The great @mathjem recently took advantage of snowy weather to post this question:

On the one hand, it’s quite nice: using the weather and a popular culture reference to set a question on a semi-realistic topic. On the other, I have problems with it.

Let’s brush aside ‘percentage rate’ - it’s not a term I recognise, but I can work out from the context that the same percentage of snowman melts in every time period, so it’ll be a compound interest/geometric series problem. In an ideal world, that wording would be a little clearer.

The real problem is, percentage of what? According to @mathsjem, it’s the height - but that’s certainly not the way I’d interpret it. If we’re talking about the percentage of snowman melting, you would need the volume (I’d measure melting in $\text{cm}^3\text{h}^{-1}$, myself, not centimetres per hour.) If you’re talking about physical reality, I’d expect the melting rate to vary with the surface area rather than either height or volume.

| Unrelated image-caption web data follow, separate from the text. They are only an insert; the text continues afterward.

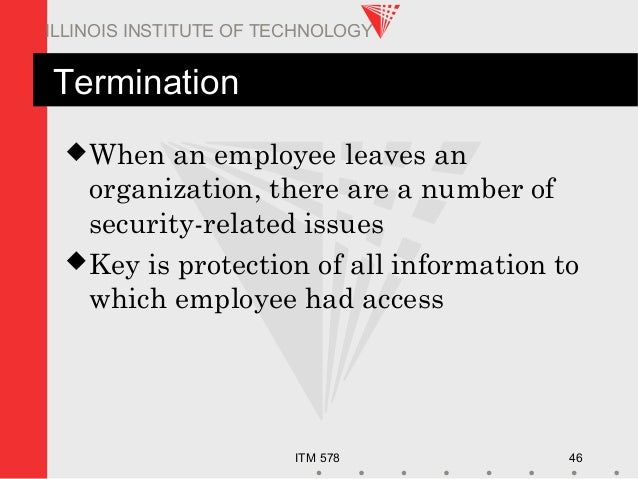 ITM 578 46 ILLINOIS INSTITUTE OF TECHNOLOGY Termination When an employee leaves an organization, there are a number of se...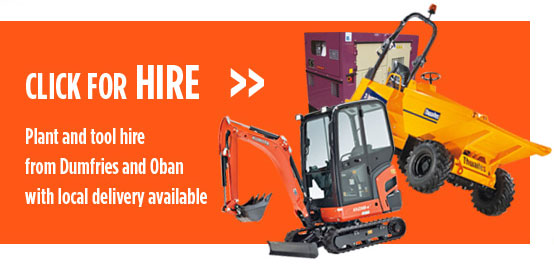 Plant and tool hire from Dumfries and Oban with local delivery available
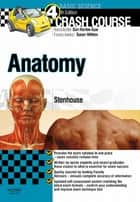 Crash Course Anatomy ebook by Louise Stenhouse,Daniel Horton-Szar,Susie Whiten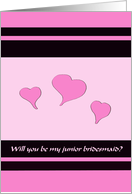 Will you be my junior bridesmaid? card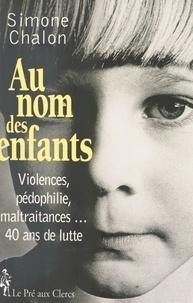 Simone Chalon - Au nom des enfants - Récit.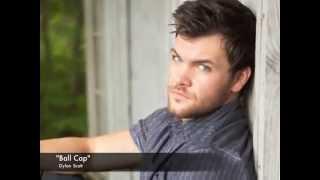 """Dylan Scott - """"Ball Cap"""""""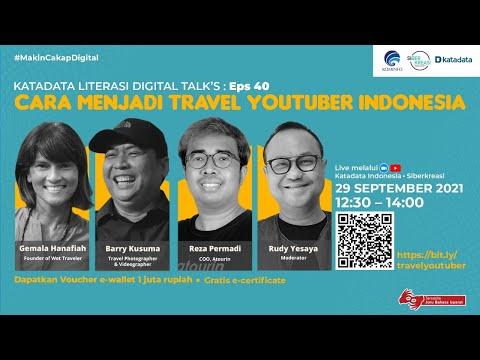 Cara Menjadi Travel YouTuber Indonesia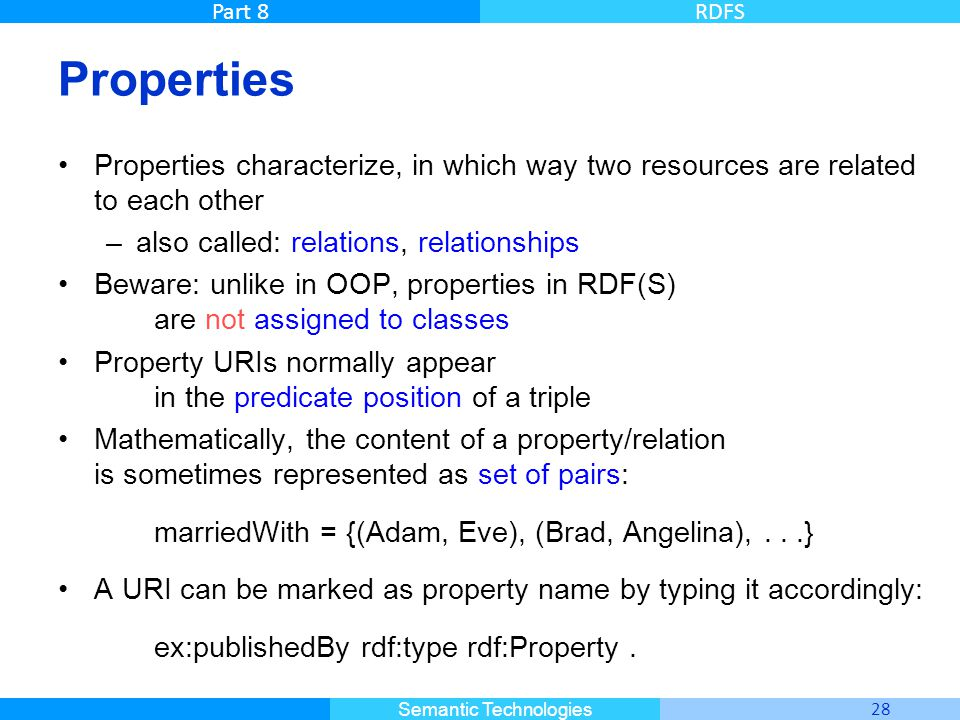 Master Informatique 28 Semantic Technologies Part 8RDFS Properties Properties characterize, in which way two resources are related to each other –also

I’m assured that none of these issues have ever come up in class, but I’m not especially reassured to hear that: I think students should be questioning ambiguous questions, or else they’re likely to end up averaging goats ((I don’t have the reference to hand, but the experiment asked students something like “You have 128 goats in four pens – how old is the goatherd?”; many students diligently worked out $128÷4=32$ and confidently asserted that was the goatherd’s age.)).

Don’t get me wrong, though, there are times for ambiguous questions, and the discussion thereof can be extremely useful - if only as a riposte to the endless complaints of “I don’t like the way they write the questions.”